### RAW DATA
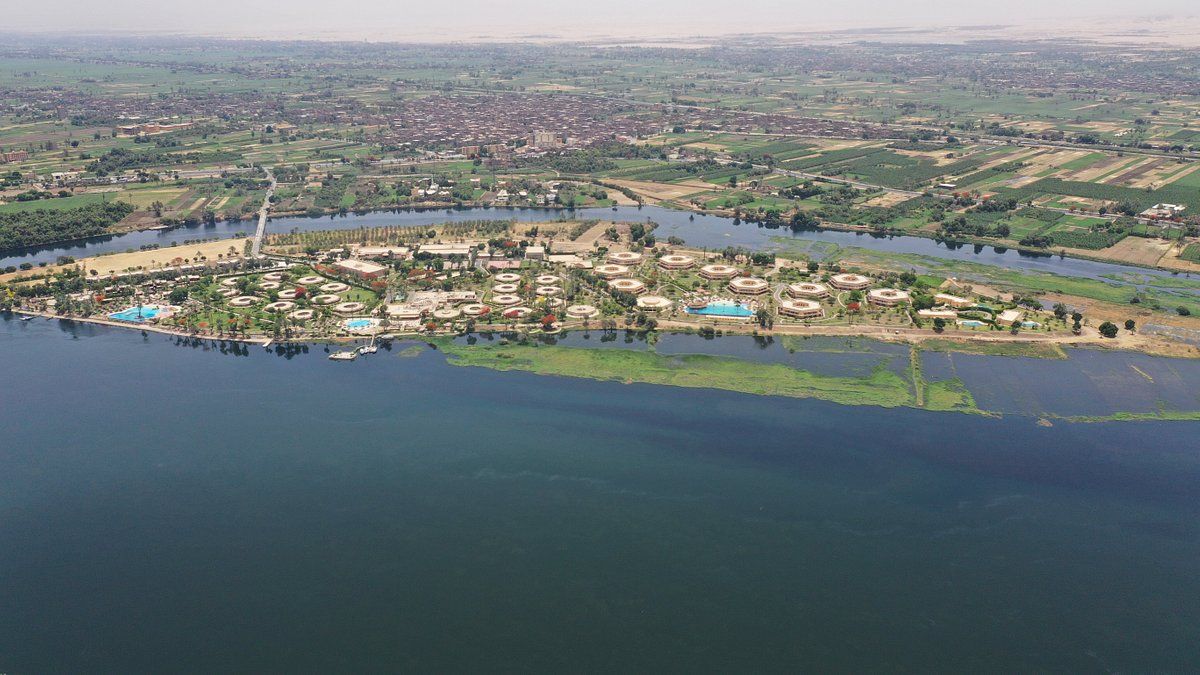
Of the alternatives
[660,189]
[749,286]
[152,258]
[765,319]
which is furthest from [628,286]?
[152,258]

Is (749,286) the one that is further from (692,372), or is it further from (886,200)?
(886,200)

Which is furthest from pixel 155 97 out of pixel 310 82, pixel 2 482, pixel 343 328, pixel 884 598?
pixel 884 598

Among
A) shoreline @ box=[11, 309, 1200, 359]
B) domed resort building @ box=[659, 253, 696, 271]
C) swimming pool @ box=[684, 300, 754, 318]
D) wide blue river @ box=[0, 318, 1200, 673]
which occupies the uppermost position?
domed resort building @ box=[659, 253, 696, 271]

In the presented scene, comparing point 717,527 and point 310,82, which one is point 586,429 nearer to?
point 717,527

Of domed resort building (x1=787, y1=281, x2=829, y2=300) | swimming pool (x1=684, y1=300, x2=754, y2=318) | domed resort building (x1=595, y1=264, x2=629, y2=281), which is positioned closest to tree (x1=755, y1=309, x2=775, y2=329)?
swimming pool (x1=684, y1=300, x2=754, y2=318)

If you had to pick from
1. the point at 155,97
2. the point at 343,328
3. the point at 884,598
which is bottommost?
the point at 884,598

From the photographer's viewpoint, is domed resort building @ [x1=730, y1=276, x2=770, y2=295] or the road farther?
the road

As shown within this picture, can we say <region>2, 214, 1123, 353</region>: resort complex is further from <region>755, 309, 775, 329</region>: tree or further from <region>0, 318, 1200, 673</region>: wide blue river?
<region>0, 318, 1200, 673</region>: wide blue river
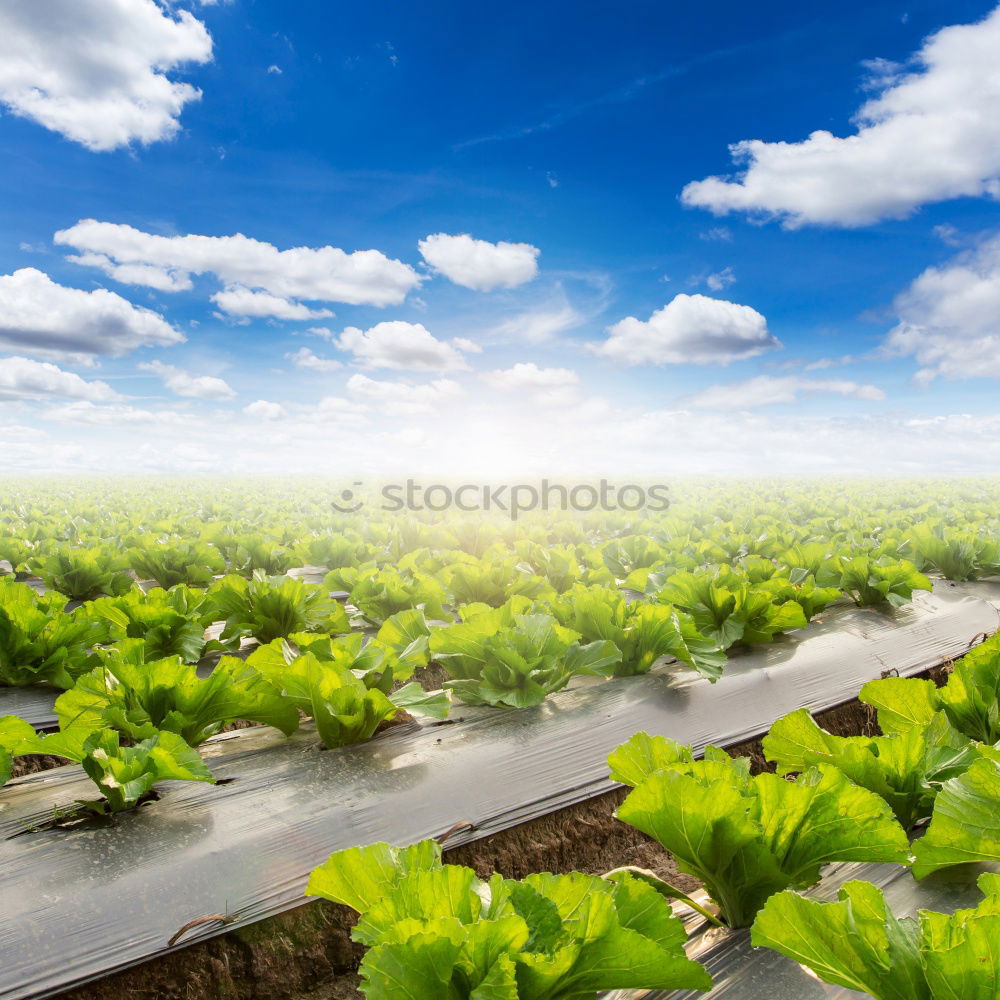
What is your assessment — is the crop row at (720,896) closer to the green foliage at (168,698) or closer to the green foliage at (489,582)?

--

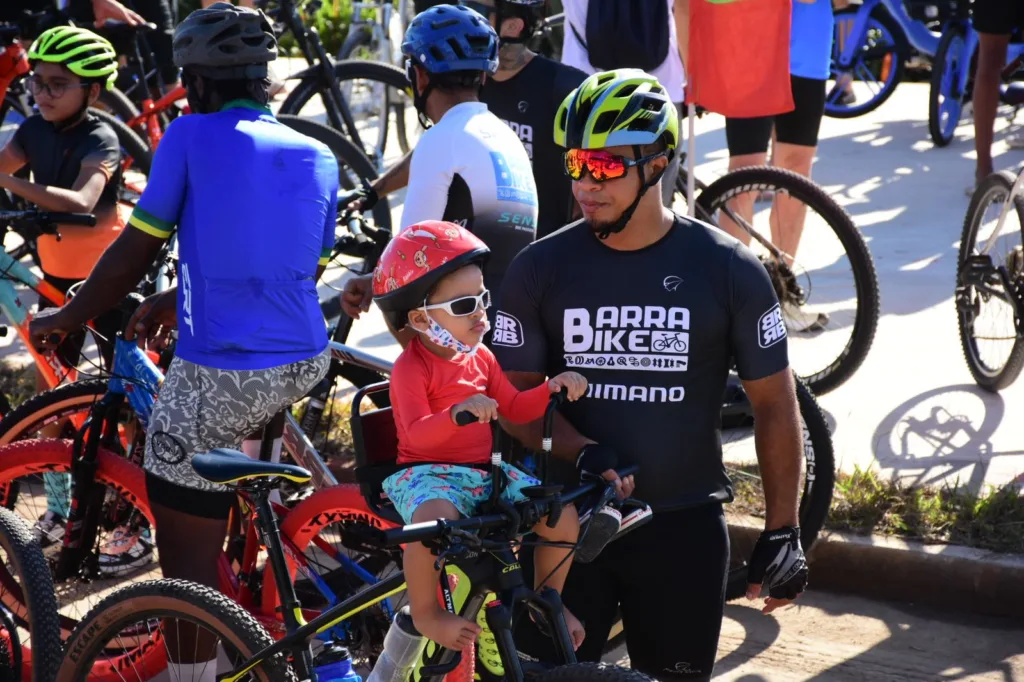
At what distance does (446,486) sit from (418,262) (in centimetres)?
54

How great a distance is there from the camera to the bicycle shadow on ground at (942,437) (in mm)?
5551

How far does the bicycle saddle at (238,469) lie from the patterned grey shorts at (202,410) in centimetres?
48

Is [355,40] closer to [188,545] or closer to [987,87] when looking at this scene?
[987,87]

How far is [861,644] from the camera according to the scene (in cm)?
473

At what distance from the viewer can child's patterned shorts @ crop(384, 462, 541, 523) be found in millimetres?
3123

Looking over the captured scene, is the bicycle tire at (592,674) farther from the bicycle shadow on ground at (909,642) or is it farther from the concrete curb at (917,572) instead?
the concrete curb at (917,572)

* * *

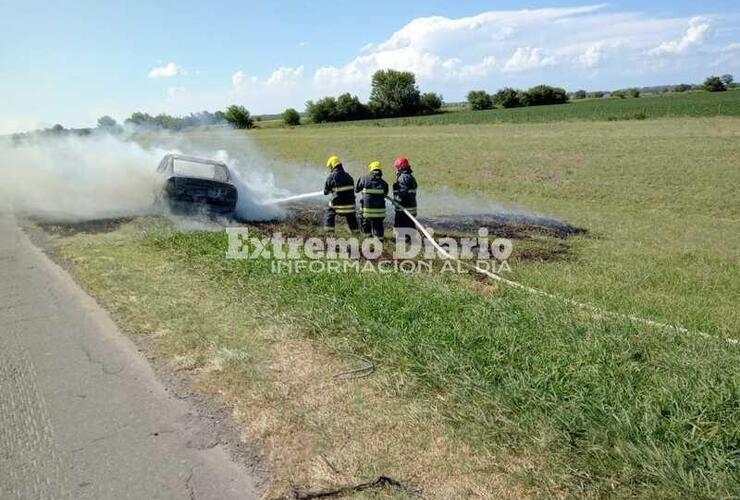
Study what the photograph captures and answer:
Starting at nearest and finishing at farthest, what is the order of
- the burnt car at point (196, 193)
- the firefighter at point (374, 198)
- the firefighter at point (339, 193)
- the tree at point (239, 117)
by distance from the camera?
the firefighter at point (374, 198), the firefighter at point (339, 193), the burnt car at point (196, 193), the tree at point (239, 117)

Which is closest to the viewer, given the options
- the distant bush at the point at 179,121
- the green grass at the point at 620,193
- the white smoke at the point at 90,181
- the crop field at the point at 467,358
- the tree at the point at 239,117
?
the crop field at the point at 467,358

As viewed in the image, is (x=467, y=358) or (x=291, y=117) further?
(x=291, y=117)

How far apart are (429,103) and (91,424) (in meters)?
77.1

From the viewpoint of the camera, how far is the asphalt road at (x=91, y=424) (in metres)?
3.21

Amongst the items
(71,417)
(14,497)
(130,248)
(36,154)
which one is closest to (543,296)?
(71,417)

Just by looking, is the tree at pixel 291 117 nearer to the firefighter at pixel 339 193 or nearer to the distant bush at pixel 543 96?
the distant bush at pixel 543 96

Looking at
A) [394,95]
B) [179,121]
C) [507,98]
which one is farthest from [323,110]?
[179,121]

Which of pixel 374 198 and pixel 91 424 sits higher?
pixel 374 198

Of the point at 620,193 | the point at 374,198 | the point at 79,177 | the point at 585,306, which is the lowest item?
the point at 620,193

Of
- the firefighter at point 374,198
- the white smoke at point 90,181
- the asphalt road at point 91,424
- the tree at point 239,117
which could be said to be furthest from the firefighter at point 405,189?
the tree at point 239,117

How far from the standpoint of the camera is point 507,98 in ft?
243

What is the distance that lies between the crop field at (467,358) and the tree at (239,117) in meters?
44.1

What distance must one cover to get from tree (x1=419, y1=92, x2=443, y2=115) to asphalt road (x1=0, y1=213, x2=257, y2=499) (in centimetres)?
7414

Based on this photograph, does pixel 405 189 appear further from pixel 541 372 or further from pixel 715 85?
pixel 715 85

### EXERCISE
Collect every line of the material above that contains the word "road", treating uppercase and lowercase letters as different.

### EXERCISE OUTPUT
From the photographer's viewpoint, is domed resort building @ [x1=730, y1=276, x2=770, y2=295] or the road farther?
the road
From the viewpoint of the camera, how far is the asphalt road at (x=91, y=424) (in metres)?
- the asphalt road at point 91,424
What distance must one cover to get from tree (x1=419, y1=92, x2=443, y2=115) to asphalt road (x1=0, y1=213, x2=257, y2=499) (in centimetres)?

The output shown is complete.